▶ [WHAT YOU ARE ASKED TO DO]: In the records below, find the line with "Lord Mangaladevi", then retype it and every following line exactly, stopping after the line with "Make a Christmas". Leave the pictures out.

(Stored data)
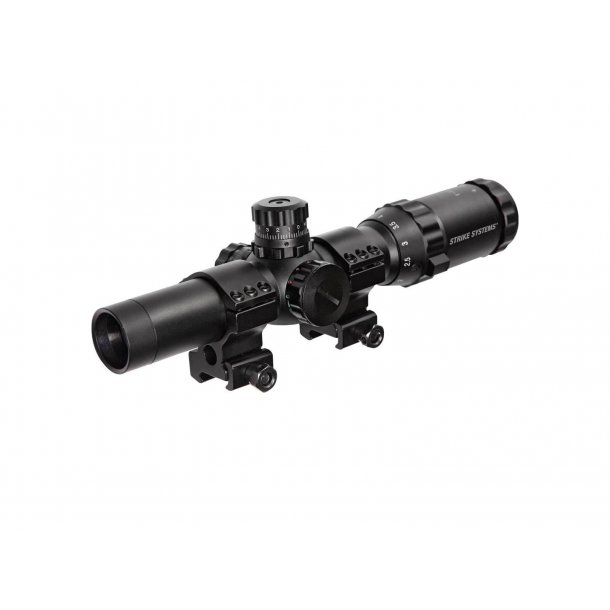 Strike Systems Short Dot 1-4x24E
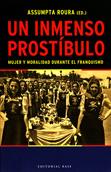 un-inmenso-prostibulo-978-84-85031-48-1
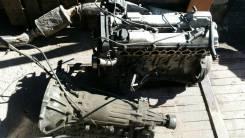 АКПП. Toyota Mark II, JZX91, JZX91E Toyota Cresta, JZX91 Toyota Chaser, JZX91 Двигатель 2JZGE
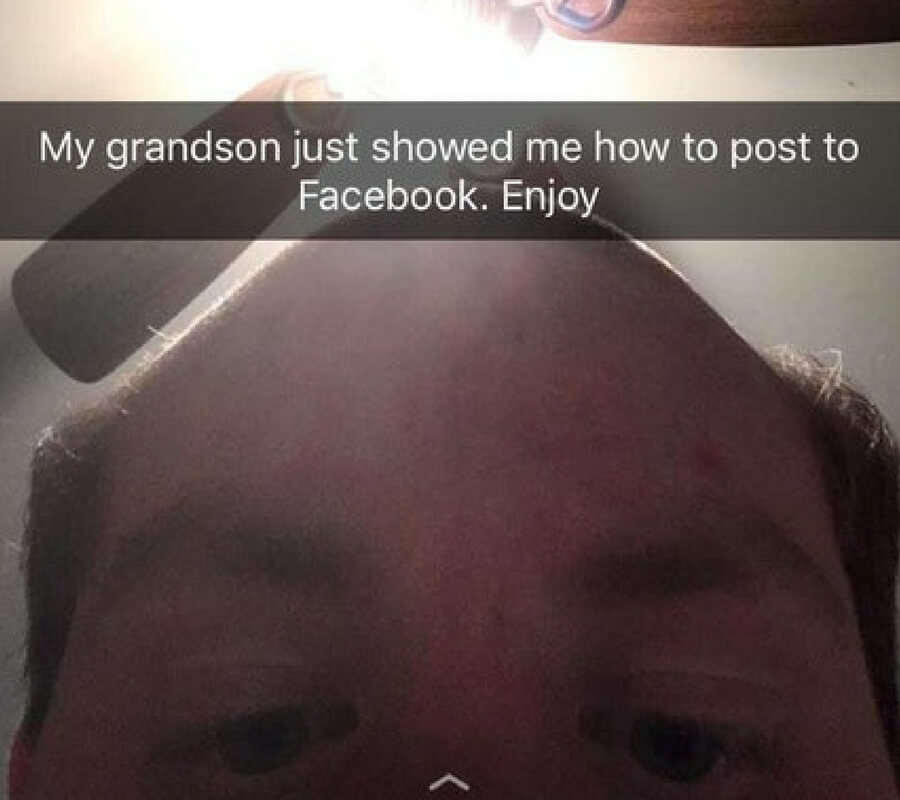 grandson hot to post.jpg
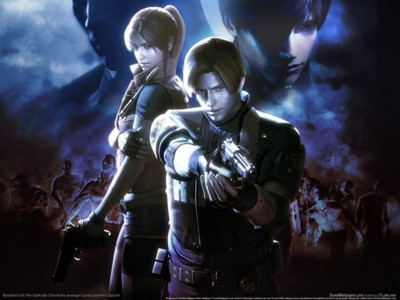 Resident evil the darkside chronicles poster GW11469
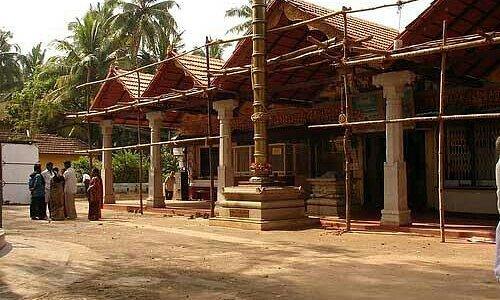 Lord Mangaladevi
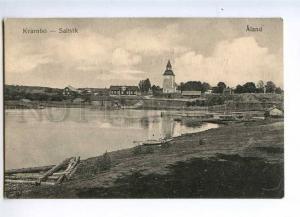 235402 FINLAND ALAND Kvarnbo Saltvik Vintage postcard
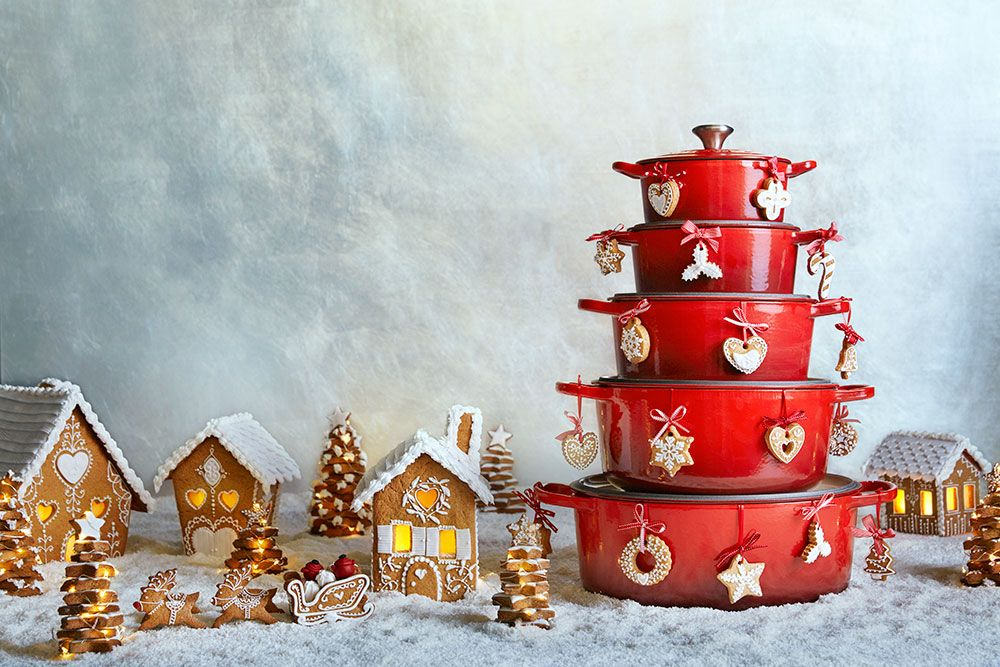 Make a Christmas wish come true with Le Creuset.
---
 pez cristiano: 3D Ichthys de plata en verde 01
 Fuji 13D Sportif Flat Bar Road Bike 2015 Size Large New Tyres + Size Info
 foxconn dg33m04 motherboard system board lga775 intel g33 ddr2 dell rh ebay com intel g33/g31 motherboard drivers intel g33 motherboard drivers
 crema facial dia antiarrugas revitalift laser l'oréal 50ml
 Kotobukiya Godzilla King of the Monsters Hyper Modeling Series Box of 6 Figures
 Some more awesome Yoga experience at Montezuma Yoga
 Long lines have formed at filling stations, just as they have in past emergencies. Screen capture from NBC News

▶ [YOUR SOLUTION]:
 Lord Mangaladevi
 235402 FINLAND ALAND Kvarnbo Saltvik Vintage postcard
 Make a Christmas wish come true with Le Creuset.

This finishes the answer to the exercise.